— Direction —
Rewrite the items below, replacing every "green leaf" with "leafy sprig" and leaving everything else the same. Leave the pictures out.
— BEGIN Dataset —
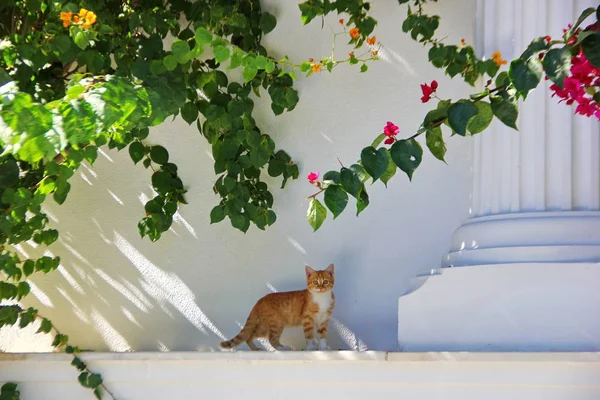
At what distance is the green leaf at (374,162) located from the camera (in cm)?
225

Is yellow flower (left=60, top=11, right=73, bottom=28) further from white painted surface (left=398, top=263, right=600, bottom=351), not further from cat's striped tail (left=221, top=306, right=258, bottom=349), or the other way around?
white painted surface (left=398, top=263, right=600, bottom=351)

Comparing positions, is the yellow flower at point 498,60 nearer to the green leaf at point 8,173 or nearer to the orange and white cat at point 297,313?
the orange and white cat at point 297,313

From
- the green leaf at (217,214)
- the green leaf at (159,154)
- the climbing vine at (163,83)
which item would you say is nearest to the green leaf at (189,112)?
the climbing vine at (163,83)

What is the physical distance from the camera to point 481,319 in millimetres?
3029

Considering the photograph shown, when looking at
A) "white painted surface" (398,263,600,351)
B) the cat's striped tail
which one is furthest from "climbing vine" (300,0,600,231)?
the cat's striped tail

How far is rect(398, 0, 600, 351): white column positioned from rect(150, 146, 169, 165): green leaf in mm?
1340

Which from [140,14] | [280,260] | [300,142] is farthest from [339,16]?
[280,260]

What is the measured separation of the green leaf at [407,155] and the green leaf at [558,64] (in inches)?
15.0

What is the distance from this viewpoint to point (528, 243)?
— END Dataset —
— Response —
At what distance is the leafy sprig at (374,162) located from the camera (in cm)?
225

Is yellow flower (left=60, top=11, right=73, bottom=28) further from white painted surface (left=398, top=263, right=600, bottom=351), not further from cat's striped tail (left=221, top=306, right=258, bottom=349), or the other way around?
white painted surface (left=398, top=263, right=600, bottom=351)

Comparing positions, is the yellow flower at point 498,60 nearer to the leafy sprig at point 8,173 or nearer to the orange and white cat at point 297,313?
the orange and white cat at point 297,313

From
- the leafy sprig at (217,214)
- the leafy sprig at (159,154)
- the climbing vine at (163,83)
which item would you say is nearest to the leafy sprig at (189,112)?
the climbing vine at (163,83)

What is the physical distance from the camera to point 481,319 in millimetres?
3029

Considering the photograph shown, when looking at
A) "white painted surface" (398,263,600,351)
B) the cat's striped tail
which one is furthest from "climbing vine" (300,0,600,231)?
the cat's striped tail

How far is rect(398, 0, 600, 351): white column positioned from rect(150, 146, 169, 165): leafy sprig in mm?
1340

Which from [140,14] | [280,260] | [300,142] is farthest from [339,16]?
[280,260]

What is the measured separation of the leafy sprig at [407,155] and the leafy sprig at [558,64] (in inches)?
15.0

What is the distance from this viewpoint to point (528, 243)?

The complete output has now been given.